* [Data lines]
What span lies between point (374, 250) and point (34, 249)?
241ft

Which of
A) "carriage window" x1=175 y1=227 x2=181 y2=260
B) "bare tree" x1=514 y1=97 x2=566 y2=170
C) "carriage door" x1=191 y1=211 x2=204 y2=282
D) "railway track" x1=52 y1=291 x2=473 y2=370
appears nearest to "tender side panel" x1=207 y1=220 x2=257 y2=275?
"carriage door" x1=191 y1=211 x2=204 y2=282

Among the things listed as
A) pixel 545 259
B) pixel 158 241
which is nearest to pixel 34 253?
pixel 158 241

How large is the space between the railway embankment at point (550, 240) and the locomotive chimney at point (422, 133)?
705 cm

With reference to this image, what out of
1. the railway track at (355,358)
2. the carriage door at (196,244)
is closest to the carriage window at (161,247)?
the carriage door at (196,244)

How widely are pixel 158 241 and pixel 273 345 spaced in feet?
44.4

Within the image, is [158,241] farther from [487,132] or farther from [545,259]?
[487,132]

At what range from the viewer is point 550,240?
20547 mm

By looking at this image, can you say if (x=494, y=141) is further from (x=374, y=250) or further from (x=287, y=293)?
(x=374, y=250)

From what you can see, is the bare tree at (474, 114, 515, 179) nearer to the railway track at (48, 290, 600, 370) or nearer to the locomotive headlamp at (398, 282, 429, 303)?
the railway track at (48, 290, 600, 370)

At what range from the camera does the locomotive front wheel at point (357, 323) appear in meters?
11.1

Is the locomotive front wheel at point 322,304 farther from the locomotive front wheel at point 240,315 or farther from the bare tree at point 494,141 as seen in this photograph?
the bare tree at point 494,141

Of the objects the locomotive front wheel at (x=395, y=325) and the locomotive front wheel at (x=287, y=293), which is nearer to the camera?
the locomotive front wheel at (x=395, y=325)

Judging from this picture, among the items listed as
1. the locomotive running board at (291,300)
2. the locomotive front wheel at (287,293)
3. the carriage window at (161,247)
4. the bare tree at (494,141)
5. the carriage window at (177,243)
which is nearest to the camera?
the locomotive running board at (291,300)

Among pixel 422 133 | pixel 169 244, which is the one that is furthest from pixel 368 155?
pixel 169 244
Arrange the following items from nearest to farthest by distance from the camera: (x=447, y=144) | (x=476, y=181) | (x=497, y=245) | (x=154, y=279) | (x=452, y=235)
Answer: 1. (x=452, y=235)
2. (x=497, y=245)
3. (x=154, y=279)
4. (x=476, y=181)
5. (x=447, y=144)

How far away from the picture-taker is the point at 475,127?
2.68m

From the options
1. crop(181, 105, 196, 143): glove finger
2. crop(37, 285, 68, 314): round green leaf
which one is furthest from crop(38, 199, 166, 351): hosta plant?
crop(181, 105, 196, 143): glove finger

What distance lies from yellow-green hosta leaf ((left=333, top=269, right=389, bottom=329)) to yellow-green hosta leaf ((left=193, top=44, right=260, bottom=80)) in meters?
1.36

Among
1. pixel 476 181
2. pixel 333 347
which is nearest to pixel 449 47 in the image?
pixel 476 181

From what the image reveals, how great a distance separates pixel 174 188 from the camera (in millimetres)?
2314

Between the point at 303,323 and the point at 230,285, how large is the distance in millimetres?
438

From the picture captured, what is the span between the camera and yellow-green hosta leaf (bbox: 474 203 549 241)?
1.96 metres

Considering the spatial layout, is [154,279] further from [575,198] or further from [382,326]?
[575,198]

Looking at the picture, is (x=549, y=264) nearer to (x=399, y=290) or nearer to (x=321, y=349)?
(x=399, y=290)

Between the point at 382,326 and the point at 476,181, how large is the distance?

* [Exercise instructions] Reproduce the records above exactly.

* [Result of the exercise]
What span lies between point (374, 250) and point (34, 249)?
241ft

Which of
A) "carriage window" x1=175 y1=227 x2=181 y2=260
B) "bare tree" x1=514 y1=97 x2=566 y2=170
C) "carriage door" x1=191 y1=211 x2=204 y2=282
D) "railway track" x1=52 y1=291 x2=473 y2=370
appears nearest to "tender side panel" x1=207 y1=220 x2=257 y2=275?
"carriage door" x1=191 y1=211 x2=204 y2=282

Among the things listed as
A) pixel 545 259
B) pixel 158 241
which is nearest to pixel 34 253?
pixel 158 241

How large is the space between the railway embankment at point (550, 240) and the locomotive chimney at point (422, 133)?
705 cm

With reference to this image, what out of
1. the railway track at (355,358)
2. the carriage door at (196,244)
is closest to the carriage window at (161,247)?
the carriage door at (196,244)

How widely are pixel 158 241 and pixel 273 345 spaced in feet?
44.4

Within the image, is [158,241] farther from [487,132] or farther from [545,259]?
[487,132]

At what range from the viewer is point 550,240?
20547 mm

By looking at this image, can you say if (x=494, y=141) is further from (x=374, y=250) or further from (x=287, y=293)?
(x=374, y=250)

From what you can see, is the bare tree at (474, 114, 515, 179) nearer to the railway track at (48, 290, 600, 370) or nearer to the locomotive headlamp at (398, 282, 429, 303)?
the railway track at (48, 290, 600, 370)

At what range from the camera does the locomotive front wheel at point (357, 323) appear in meters?
11.1

Is the locomotive front wheel at point 322,304 farther from the locomotive front wheel at point 240,315 or farther from the bare tree at point 494,141 as seen in this photograph?
the bare tree at point 494,141

Of the objects the locomotive front wheel at (x=395, y=325) and the locomotive front wheel at (x=287, y=293), which is nearer to the camera?
the locomotive front wheel at (x=395, y=325)

Judging from this picture, among the items listed as
1. the locomotive running board at (291,300)
2. the locomotive front wheel at (287,293)
3. the carriage window at (161,247)
4. the bare tree at (494,141)
5. the carriage window at (177,243)
which is nearest to the camera?
the locomotive running board at (291,300)

Among pixel 422 133 | pixel 169 244, which is the one that is furthest from pixel 368 155?
pixel 169 244
Arrange the following items from nearest to farthest by distance from the camera: (x=447, y=144) | (x=476, y=181) | (x=497, y=245) | (x=154, y=279) | (x=452, y=235)
Answer: 1. (x=452, y=235)
2. (x=497, y=245)
3. (x=154, y=279)
4. (x=476, y=181)
5. (x=447, y=144)

How far away from the picture-taker is the point at 475,127?
2.68m

From the options
1. crop(181, 105, 196, 143): glove finger
2. crop(37, 285, 68, 314): round green leaf
which one is furthest from crop(38, 199, 166, 351): hosta plant?
crop(181, 105, 196, 143): glove finger

What distance lies from yellow-green hosta leaf ((left=333, top=269, right=389, bottom=329)) to yellow-green hosta leaf ((left=193, top=44, right=260, bottom=80)) in meters?
1.36

Among
1. pixel 476 181
2. pixel 333 347
which is nearest to pixel 449 47 in the image?
pixel 476 181

From what the image reveals, how great a distance separates pixel 174 188 from the camera (in millimetres)?
2314

Between the point at 303,323 and the point at 230,285, how large is the distance in millimetres?
438

From the picture captured, what is the span between the camera and yellow-green hosta leaf (bbox: 474 203 549 241)?
1.96 metres

Considering the spatial layout, is [154,279] further from [575,198] or further from [382,326]?
[575,198]

Looking at the picture, is (x=549, y=264) nearer to (x=399, y=290) or nearer to (x=321, y=349)?
(x=399, y=290)

Between the point at 382,326 and the point at 476,181, how large is the distance?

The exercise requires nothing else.